11/11/2013 01:31 pm ET Updated Jan 23, 2014

An Unreal Dream: Justice and Reform Win Over Corruption

This weekend, the Houston Cinema Arts Festival was held in venues all around the downtown area with the Museum of Fine Arts Houston at its center; in its final session last night the festival screened  An Unreal Dream, the story about Michael Morton, who was wrongly convicted of his wife's murder in 1986 and then trapped in the Texas prison system for 25 years while our corrupt judicial system allowed the prosecutor and his successor to block efforts to free him.  Last week,  that corrupt prosecutor, Ken Anderson, plead guilty to willfully withholding evidence; previously his successor, who had aided in the corruption, lost his bid for re-election as prosecutor.  Anderson got a brief jail sentence; however, he will be disbarred, the first time in US history that a prosecutor has been held accountable and jailed for withholding evidence.

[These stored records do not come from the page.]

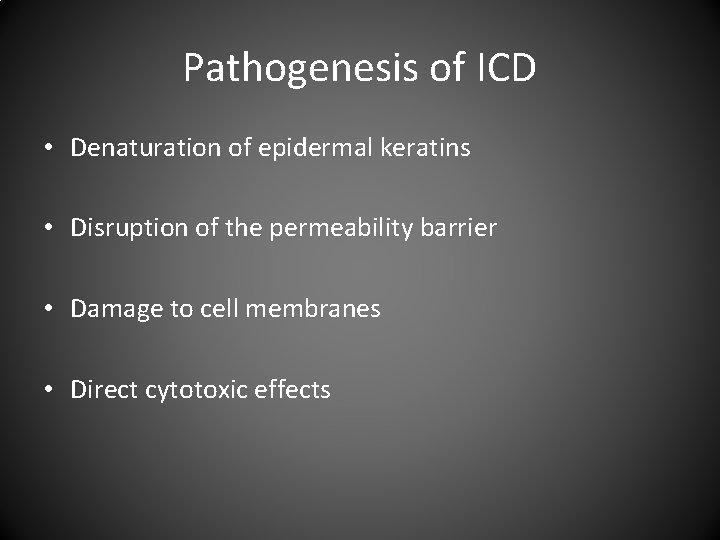 Pathogenesis of ICD

• Denaturation of epidermal keratins

• Disruption of the permeability barrier

• Damage to cell membranes

• Direct cytotoxic effects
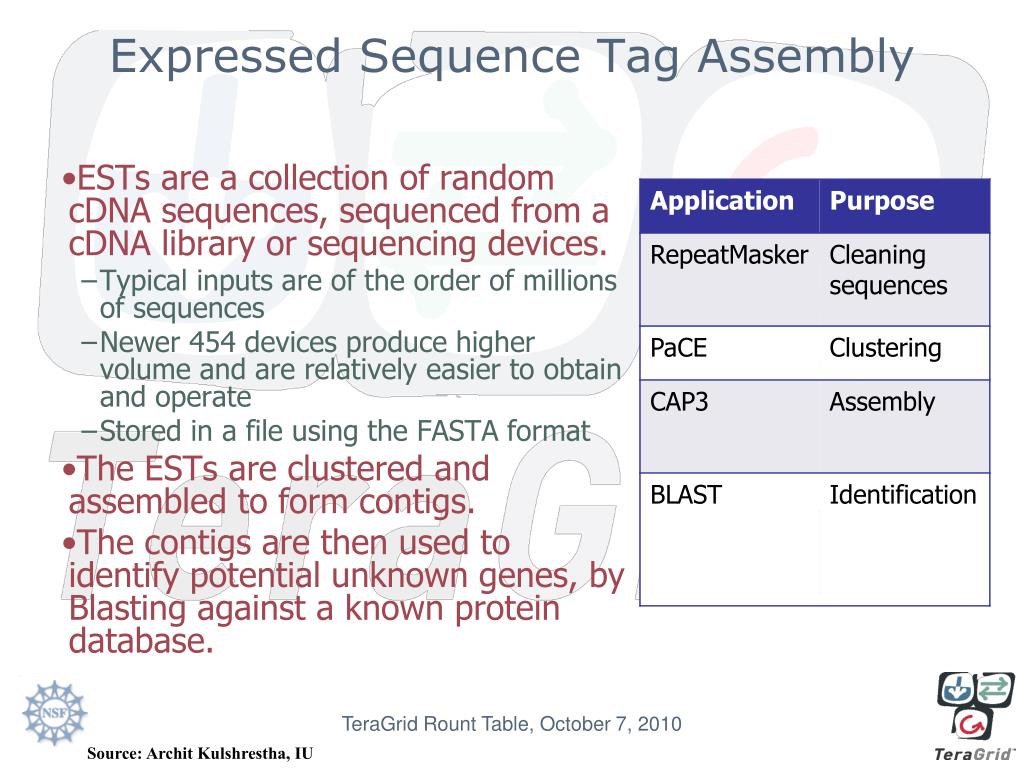 Expressed Sequence Tag Assembly

•ESTs are a collection of random cDNA sequences, sequenced from a cDNA library or sequencing devices.
–Typical inputs are of the order of millions of sequences
–Newer 454 devices produce higher volume and are relatively easier to obtain and operate
–Stored in a file using the FASTA format
•The ESTs are clustered and assembled to form contigs.
•The contigs are then used to identify potential unknown genes, by Blasting against a known protein database.

| Application | Purpose |
|---|---|
| RepeatMasker | Cleaning sequences |
| PaCE | Clustering |
| CAP3 | Assembly |
| BLAST | Identification |

NSF

TeraGrid Rount Table, October 7, 2010

Source: Archit Kulshrestha, IU

TeraGrid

The real tragedy was that the real killer stayed free for 25 years, allowing him to kill at least one other victim.  Using DNA evidence that had been concealed for 25 years, the real murderer, Mark Norwood, was identified and arrested.  He was convicted for Christine Morton's murder earlier this year and was indicted for the murder of another woman, Debra Masters Baker.  Had Anderson and the Wiliamson County sheriff not focused so myopically on Morton, perhaps Baker's murder could have been avoided.  The evidence withheld in the Morton case included an eye witness account of Morton's own young son, who described to the sheriff a monster with a big mustache and "red hands".  Of note is that Norwood has a huge mustache, and had beaten Christine Morton to a bloody mass with a club, hence the red hands.

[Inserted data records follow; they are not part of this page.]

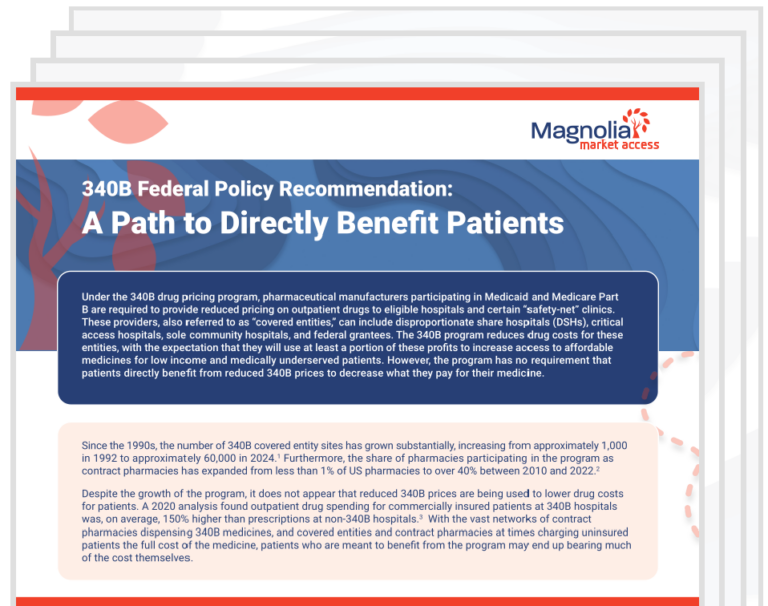 Magnolia market access

340B Federal Policy Recommendation:
A Path to Directly Benefit Patients

Under the 340B drug pricing program, pharmaceutical manufacturers participating in Medicaid and Medicare Part B are required to provide reduced pricing on outpatient drugs to eligible hospitals and certain "safety-net" clinics. These providers, also referred to as "covered entities," can include disproportionate share hospitals (DSHs), critical access hospitals, sole community hospitals, and federal grantees. The 340B program reduces drug costs for these entities, with the expectation that they will use at least a portion of these profits to increase access to affordable medicines for low income and medically underserved patients. However, the program has no requirement that patients directly benefit from reduced 340B prices to decrease what they pay for their medicine.

Since the 1990s, the number of 340B covered entity sites has grown substantially, increasing from approximately 1,000 in 1992 to approximately 60,000 in 2024.$^1$ Furthermore, the share of pharmacies participating in the program as contract pharmacies has expanded from less than 1% of US pharmacies to over 40% between 2010 and 2022.$^2$

Despite the growth of the program, it does not appear that reduced 340B prices are being used to lower drug costs for patients. A 2020 analysis found outpatient drug spending for commercially insured patients at 340B hospitals was, on average, 150% higher than prescriptions at non-340B hospitals.$^3$ With the vast networks of contract pharmacies dispensing 340B medicines, and covered entities and contract pharmacies at times charging uninsured patients the full cost of the medicine, patients who are meant to benefit from the program may end up bearing much of the cost themselves.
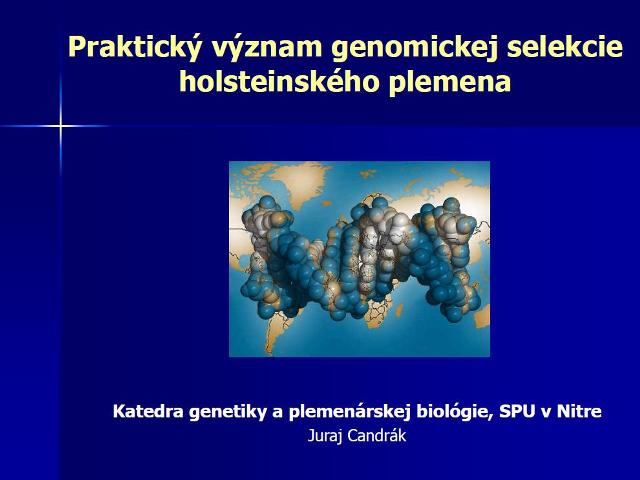 Praktický význam genomickej selekcie holsteinského plemena

Katedra genetiky a plemenárskej biológie, SPU v Nitre
Juraj Candrák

By happenstance last night, we were seated directly behind the Morton family, including Morton, his new wife and his son, Eric, now grown and married, who was seeing the film for the first time. The emotion they experienced throughout the film was moving.  A group discussion was held afterwards with Mimi Swartz from Texas Monthly moderating, and participants John Raley, the attorney who worked for 6 years for pro bono, Michael Morton, and Al Reinert, the director who made the film.  Morton has become the face of criminal justice reform.  He is forgiving, gracious, and peaceful after his ordeal.  He even encouraged Anderson's prosecutors and judge to be lenient on Anderson for his misconduct; I'm not sure I could have done the same. The film is a powerful story of pain, injustice, redemption, and reconciliation; it will be broadcast by CNN throughout the month of December.  

During May of this year, in a rare showing of bi-partisanship, the Texas State Legislature passed, and the Governor signed, the Michael Morton Act, which requires prosecutors to disclose all evidence obtained during criminal investigations to the defendant.  I thought this was already the case; shockingly, at least in Texas, prosecutors in each Texas county were allowed discretion as to what to disclose.  No longer.